We just tweaked your DB to not restart when those health checks fail.
Just wondering, is there a technical reason for needing the whole fly-replay stuff? I was wondering why these postgres replicas in different regions don’t have a thin layer to just forward the SQL to the main instance and forward the result back when its a write? This would remove the need for every developer to handle this stuff on their own
We wrote a bit about this on our Global Postgres announcement. The short answer is that it’s gross and unpredictable to do individual writes to a far away Postgres:
A bit more on “gross” here: you can get your database layer to do this kind of stuff for you directly, using something
like pgpool so that the database layer itself knows where to route transactions. But there’s a problem with this: your app doesn’t expect this to happen, and isn’t built to handle it. What you see when you try routing writes at the database connection layer is something like this:
A read query for data, from read replica, perhaps for validation: 0ms.
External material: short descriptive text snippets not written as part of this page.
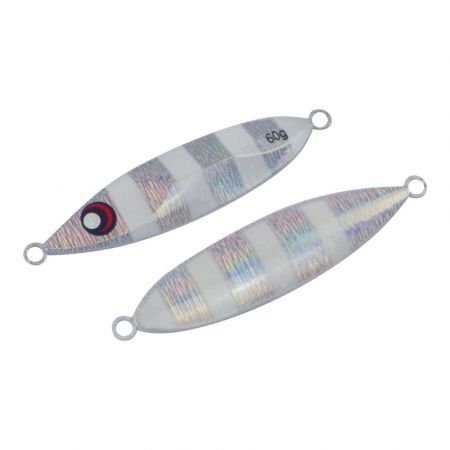 Finesse Slow Pitch Flutter Jig, 60gm, Silver White, 2 pack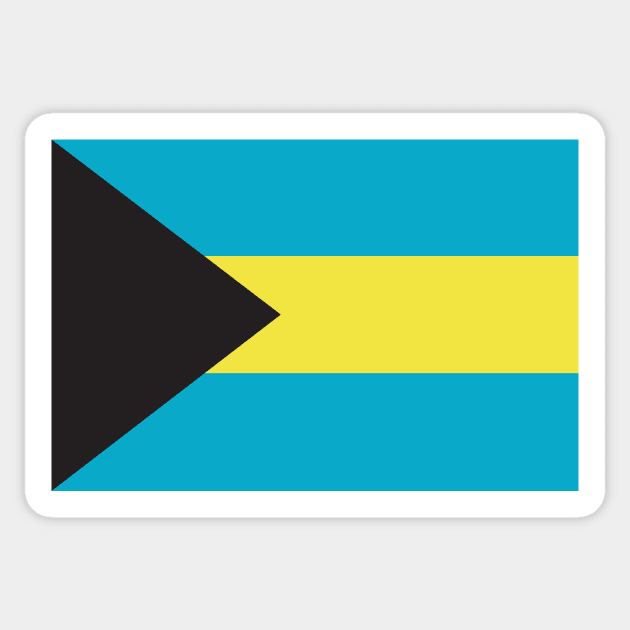 Bahamas National Flag Sticker by IslandConcepts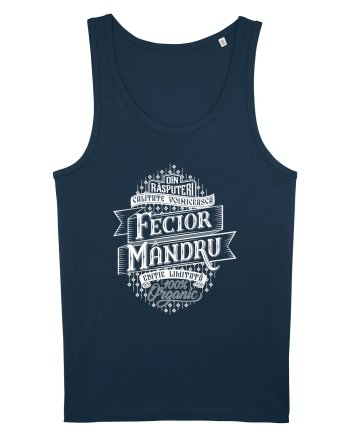 Fecior Mândru alb Navy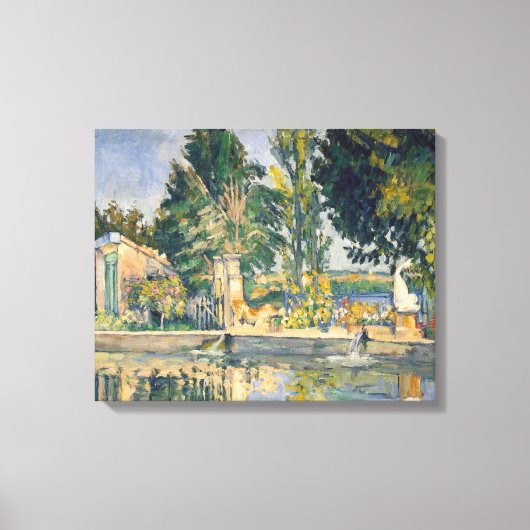 Toile Jas de Bouffan L'étang - Paul Cezanne - c1876 (Recto)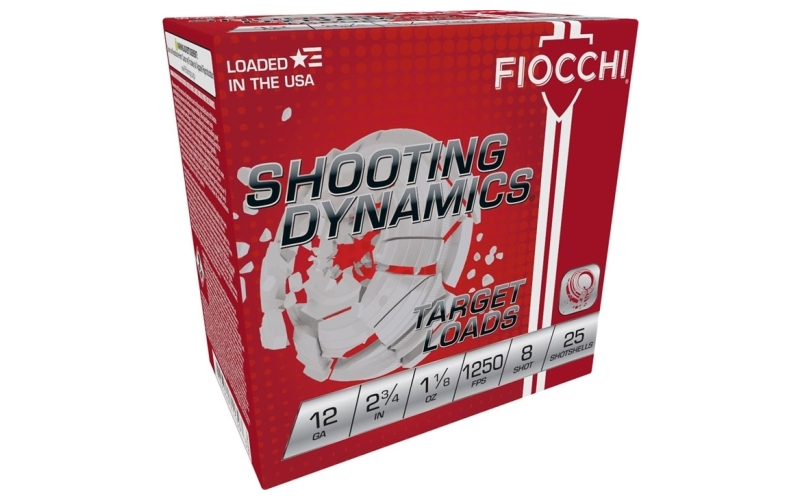 Fiocchi Ammunition Fiocchi shooting dynamics 12ga 1250fps 1 1/8oz #8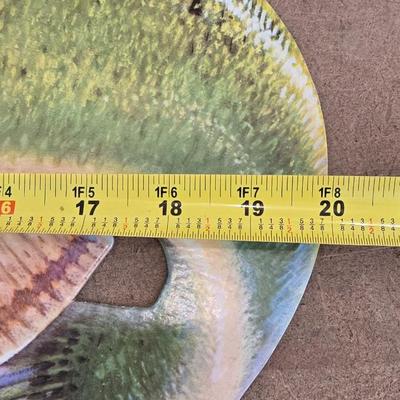 Vintage Winchester Fishing Lures Cardboard Advertising Deco
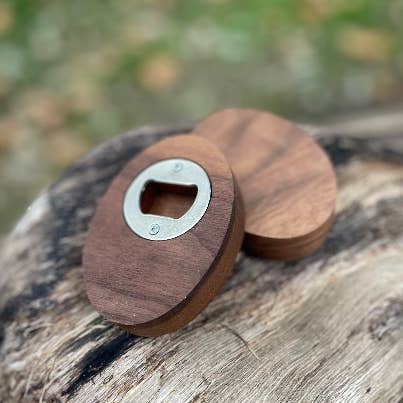 Nickel City Woodworking - Wholesale Bottle/wine opener - Oval shape hardwood bottle opener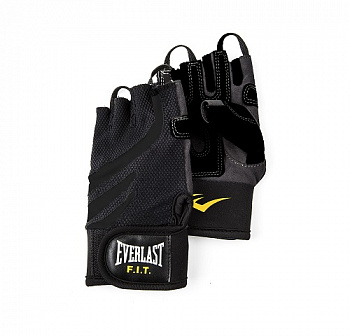 Перчатки для фитнеса FIT Weightlifting черн/сер.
A write to the primary, in a different region: 20-400ms.
A read query to the primary, for consistency, in a different region: 20-400ms.
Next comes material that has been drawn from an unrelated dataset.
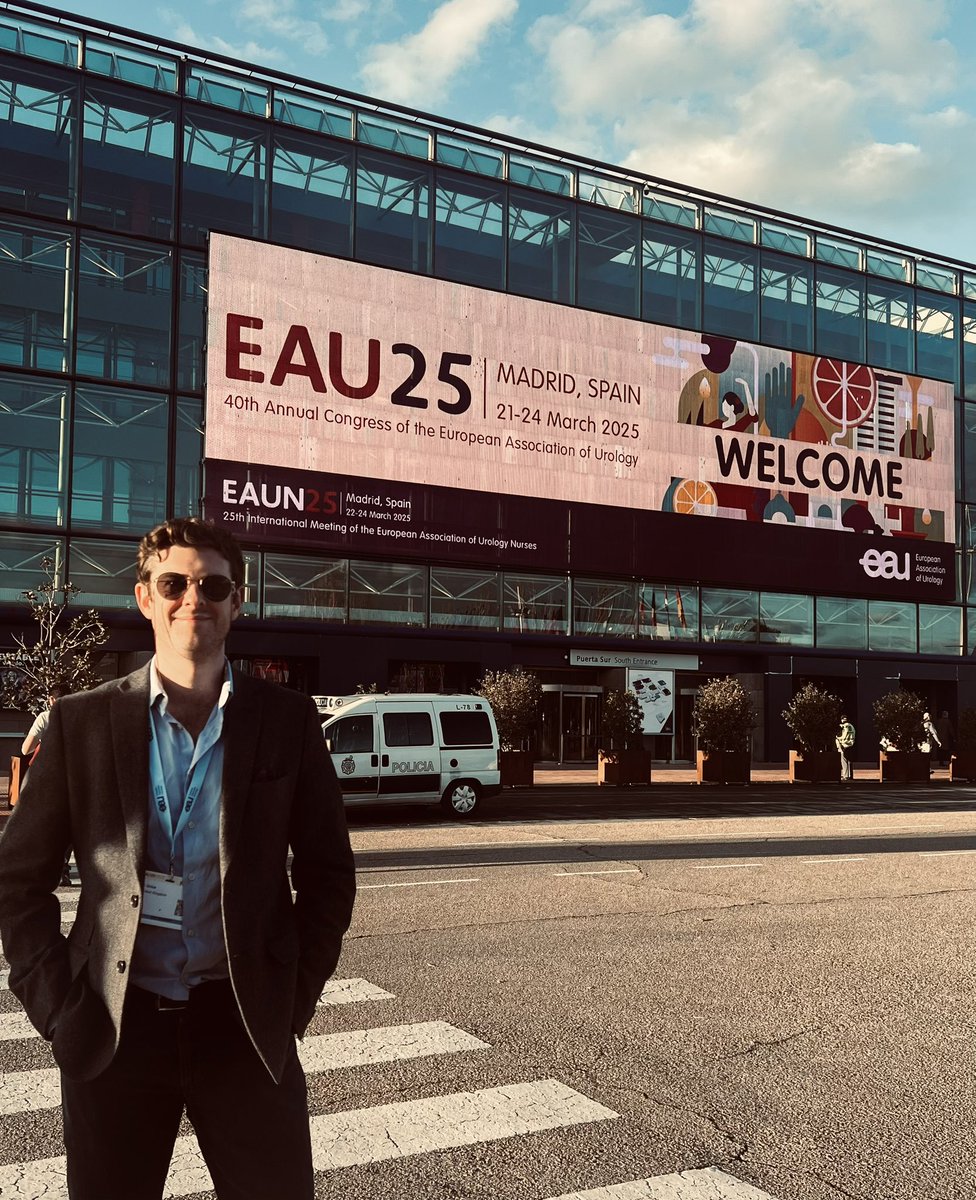 Peter Grice (@petegrice) on Twitter photo The sun finally making an appearance in Madrid for #EAU2025 <a href="/Uroweb/">European Association of Urology (EAU)</a> The sun finally making an appearance in Madrid for #EAU2025 <a href="/Uroweb/">European Association of Urology (EAU)</a>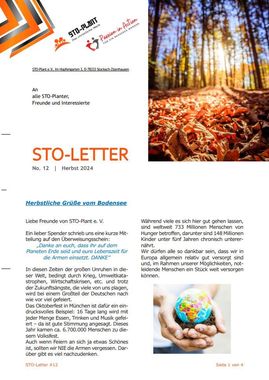 STO-Letter Nr. 12, Herbst 2024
More read queries against primary for consistency, in a different region: 20-400ms.
Maybe another write to the primary: 20-400ms.
Repeat .
It is much, much faster to ship the whole HTTP request where it needs to be than it is move the database away from an app instance and route database queries directly. Remember: replay is happening with Fly’s network. HTTP isn’t bouncing back and forth between the user and our edge (that would be slow); it’s happening inside our CDN.
That said, the fly-replay mechanism is designed to be easy to implement as a library. It’s almost magical in Rails and Phoenix, we just haven’t gotten to build the libraries for other frameworks yet.